With no more than eight trading sessions remaining for 2009 the New Year really isn't very far away at all. And with an increasing number of onlookers observing that yields will rise next year, investors are slowly but surely starting to bake that view into the cake. The reversal in 10-year U.S. yields from a Dubai-inspired 3.16% to a pre-FOMC 3.61% took place in under three weeks and confirms the worries bubbling away under the surface many fixed income investors seem to be harboring.

While the Fed managed to portray within its statement this week that the economy faces a remarkably inflation friendly environment, the word is out that 2010 will be a year in which corporate and government funding costs will very likely increase. The latest to admit to turning around the tanker is manager at the world's biggest bond fund, Pimco's Bill Gross. Today it was reported that he has lightened the boatload of government debt and futures he's carrying predicting lower yields and flatter curves instead trading it in for cash. He now hoards the largest proportion of cash since before the Lehman's crisis.
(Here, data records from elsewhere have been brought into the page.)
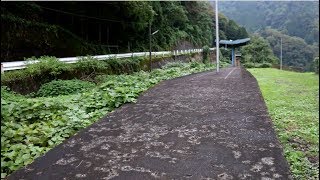 《駅訪問》旧 神岡鉄道 茂住駅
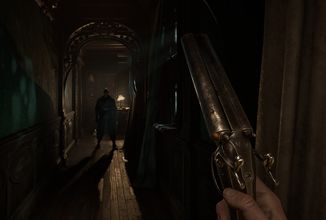 Cordura láká na mrazivý kooperativní horor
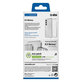 Custodia Skinny per Samsung S25, Transparent, SBS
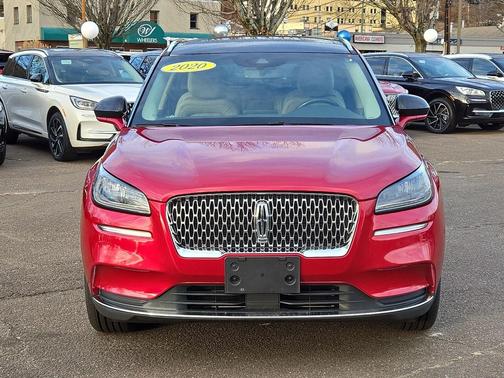 2020 Lincoln Corsair Standard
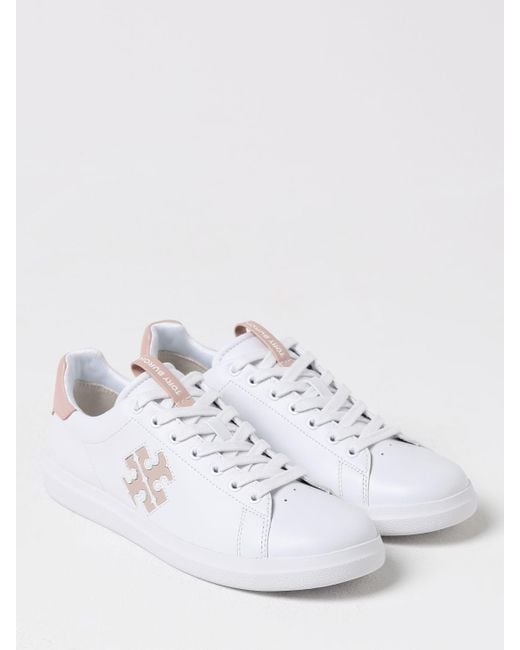 Tory Burch White Sneakers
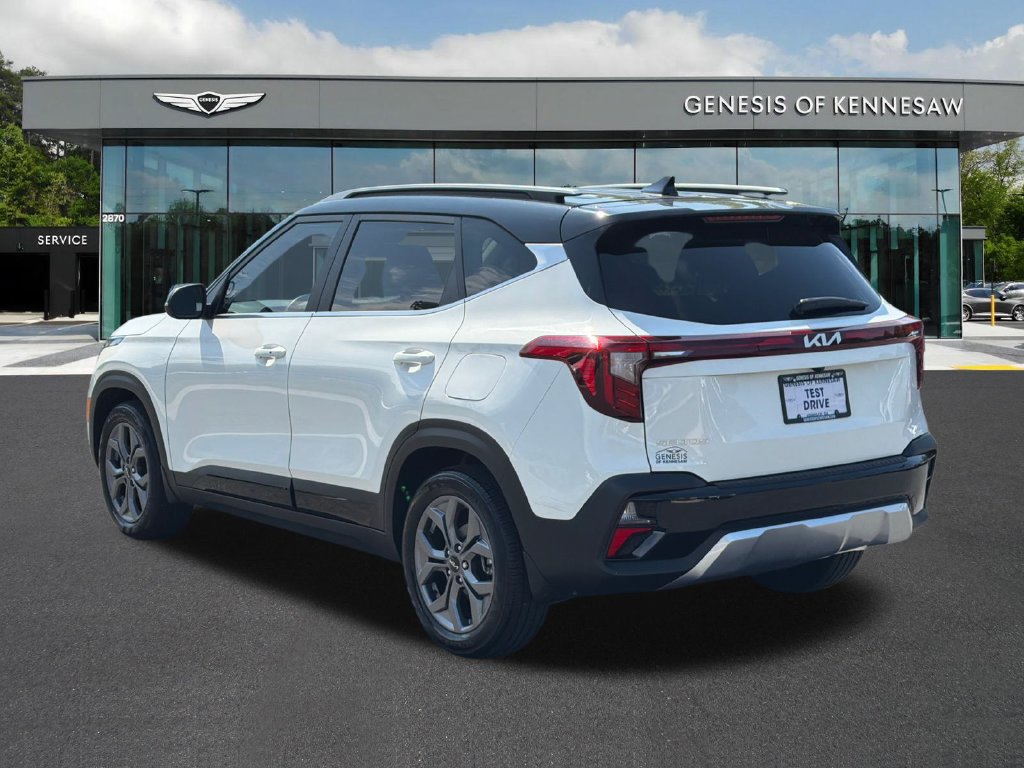 Used 2024 Kia Seltos S FWD image 6
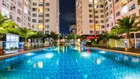 Cho thuê gấp studio, officetel, 1 PN, căn hộ cao cấp Sky Center giá 9 tr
I'm actually a little surprised to see less interest rate fallout in early trading on this news. However, the tone did change in a heartbeat at some point this morning with yields swinging from down on the day to suddenly up. And since the data calendar is empty, I can only conclude that the Gross misconduct is probably responsible.

Eurodollar futures - Early gains were traded in as far as Eurodollar trading goes. The June and September contracts have lost two basis points in price while contracts expiring thereafter have added three basis points in yield. The December 2010 contract now reflects an implied yield of 1.19%.  March t-notes also gave up early gains and are currently down five ticks to yield 3.50%.
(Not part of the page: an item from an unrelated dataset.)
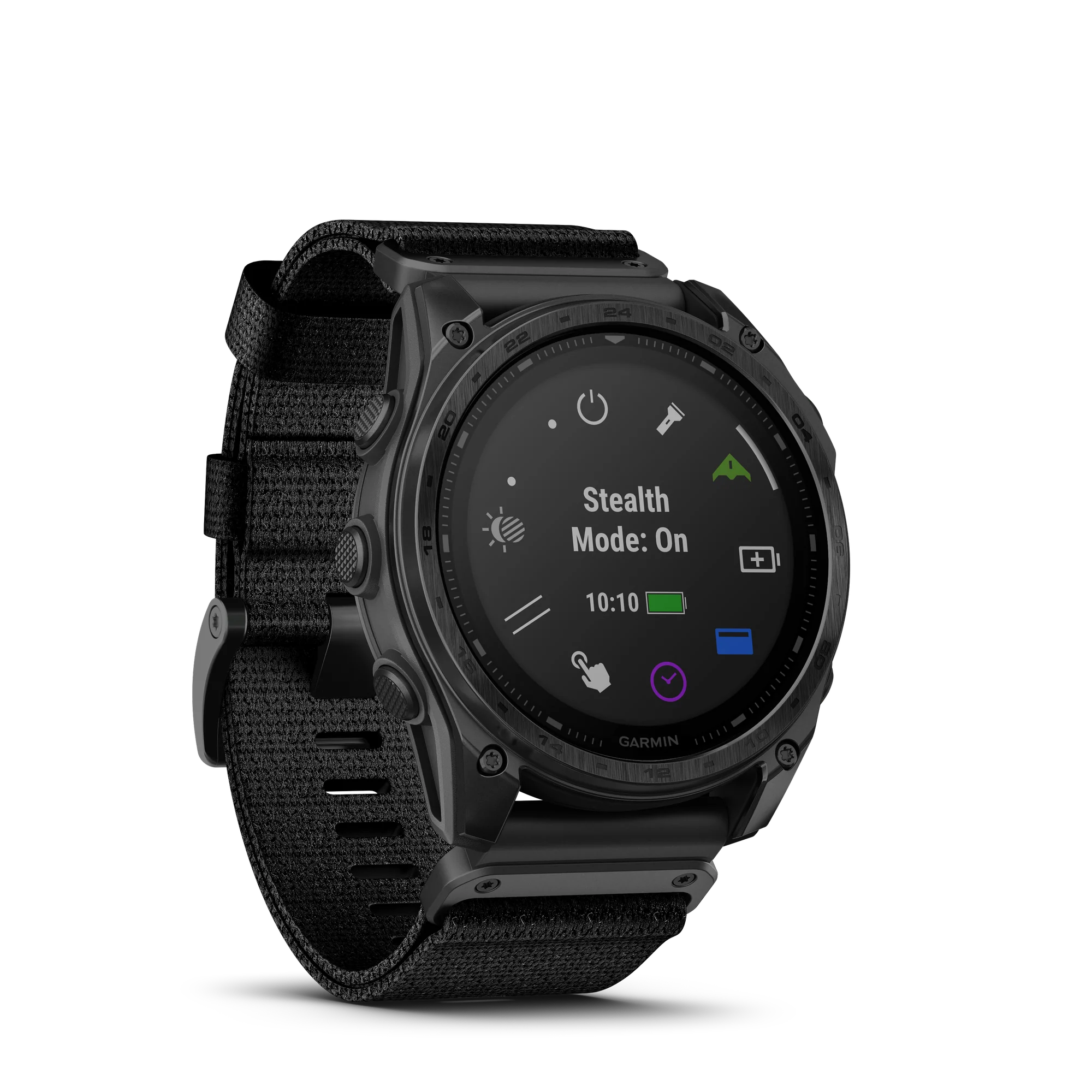Garmin - Tactix 8 Solar 51mm GPS Ur - Image 6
European short futures - have maintained a positive tone during the day. An earlier boost to confidence failed to shift yields when the IFO released its final business confidence survey of German executives for this year. The current and future conditions components indicate a strong first quarter for 2010. March bunds remain higher on the day by a mere whisker at 123.45 as yields tread water at 3.13%.
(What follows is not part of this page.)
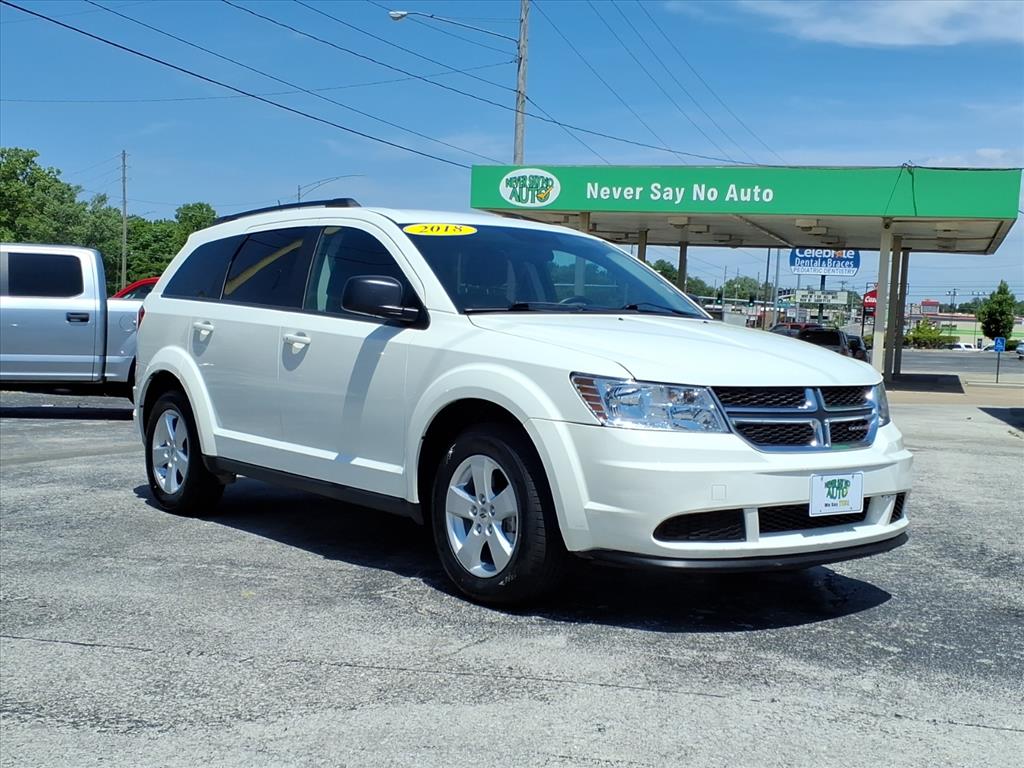 2018 Dodge Journey SE FWD's photo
British interest rate futures - Thin trading in London on account of a snowfall keeping investors out of the City has allowed for an exaggerated upwards movement as investors bought short sterling. The Bank of England reported a rise in mortgage approvals in November, which typically wouldn't feed a buying frenzy for rate futures. Nor would news of a nasty public sector borrowing deficit the size of Wembley stadium usually drive yields lower. Short-covering before traders left for the weekend saw contracts rise as much as seven basis points on the day leaving the December 2010 yielding 1.75%. March gilts were sharply firmer at 116.34 sending yields at 10-year maturities down seven basis points to 3.78%.   

Australian rate futures -Once again 10-year yields fell sharply as traders continue to test the downside limit to yields if the RBA has indeed stopped raising rates. The 10-year slipped in yield some 13 basis points to yield 3.34% today. Meanwhile 90-day bills ran out of room to rally and in order to continue to ever-higher ground we'll need a fresh batch of data to confirm that the RBA can afford to do nothing.

Canada's 90-day BA's are a little weaker following a mixed report for October sales this morning. A gain for auto sales was offset by sales of food and drinks and advanced just 0.3% compared to an expected 0.5% gain. In addition September's data was revised down. The report carried less weight than today's rise for commodity prices, which helped spur investor confidence in the local dollar and economic prospects. Positive reports from Research in Motion also helped boost stocks and send rate futures marginally lower in price. The 10-year Canadian government bond yield is higher by one basis point at 3.37% this morning.